─── TESTO DI RIFERIMENTO ───

Evidentemente i genitori non gradirono, e adirono le vie legali denunciando la docente di abuso di mezzi di correzione; se, come è stato accertato, la insegnante non si fosse limitata al richiamo verbale, ma avesse sottoposto i malfattori a vergate, o, magari, a inginocchiarsi sui fagioli secchi dietro la lavagna, come una volta si faceva, magari avrebbero avuto qualche motivo di doglianza; ma visto che la prof. si era limitata solo a un rimprovero verbale, i genitori avrebbero potuto soprassedere, anche perché non si è ben capito quale abuso di mezzi verbali di correzione avesse commesso.
Fra l’altro si configura una beffa per la povera insegnante la quale, nonostante avesse ricevuto la solidarietà persino dell’accusa (che ne aveva chiesto l’assoluzione per irrilevanza penale) è stata comunque condannata dai Giudici di primo grado.
Ora forse seguirà un appello, probabilmente la vicenda finirà in Cassazione, il tutto perché l’insegnante avrebbe detto agli studentelli “ma a casa vostra siete abituati a imbrattare le pareti con la cacca?”, o qualcosa di simile.
E che dire di quel Giudice che, nonostante il parere del PM, ha condannato la maestra alla pena di 50 giorni (invero sospesa, e con la clausola della non menzione) dimostrando uno strano senso di giustizia?
In un paese come il nostro nel quale vengono penalmente condannati i poveri diavoli che rubano un pacco di biscotti, oggi dobbiamo aggiungere anche una maestra che ha richiamato i suoi allievi zozzoni.
Il Giudice certamente dirà, e lo leggeremo nella sentenza, di aver applicato il comma Z della legge Y; ma ci chiediamo: se l’avesse assolta, chi avrebbe appellato la sentenza di assoluzione visto che lo stesso PM l’aveva chiesta?
Probabilmente non sarebbe stato nemmeno il caso di commentare questa sentenza se non ci avesse stimolato una riflessione del Prof. Giuseppe Fauceglia, noto avvocato del Foro salernitano e stimato docente dell’Università di Salerno, pubblicata sulla sua pagina FB in data 9 aprile, che riteniamo degna di nota, parte della quale qui di seguito ci piace riportare.
Il titolo è “I maleducati del nuovo tempo: verso il tramonto della funzione educativa”, con il quale l’autore fa riferimento al libro di Mario Lodi, “Il Paese sbagliato” che negli anni ’70 dello scorso secolo mise a nudo le deficienze di una scuola che escludeva i più deboli e fragili.
“Se è vero che da quel tempo sono trascorsi molti decenni e sono cambiati profondamente non solo i presupposti dell’educazione e del sistema scolastico, e, dunque, anche il rapporto della infanzia con il gioco e con l’apprendimento, resta altrettanto vero che i bambini trascorrono intere giornate davanti a schermi di ogni dimensione, spesso cercando nel virtuale una fuga dalla loro solitudine.

───

OBIETTIVO: Nel testo sulla condanna della maestra, riscrivi il tratto che va da "In un paese" fino a "PM l’aveva chiesta?", cambiando "pacco di biscotti" in "sacchetto di caramelle".

─── DATI FORNITI ───

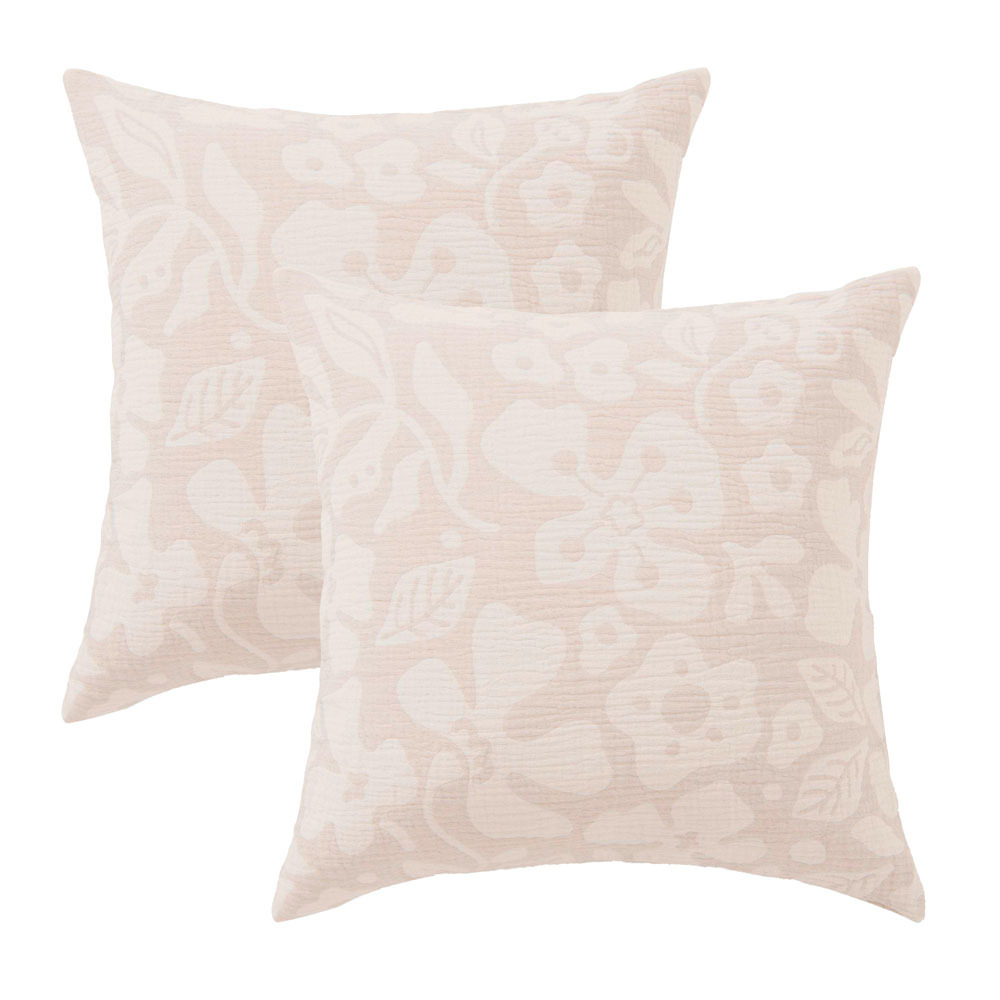 Vista Cotton Jacquard Cushion Covers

───

RISPOSTA ATTESA:
In un paese come il nostro nel quale vengono penalmente condannati i poveri diavoli che rubano un sacchetto di caramelle, oggi dobbiamo aggiungere anche una maestra che ha richiamato i suoi allievi zozzoni.
Il Giudice certamente dirà, e lo leggeremo nella sentenza, di aver applicato il comma Z della legge Y; ma ci chiediamo: se l’avesse assolta, chi avrebbe appellato la sentenza di assoluzione visto che lo stesso PM l’aveva chiesta?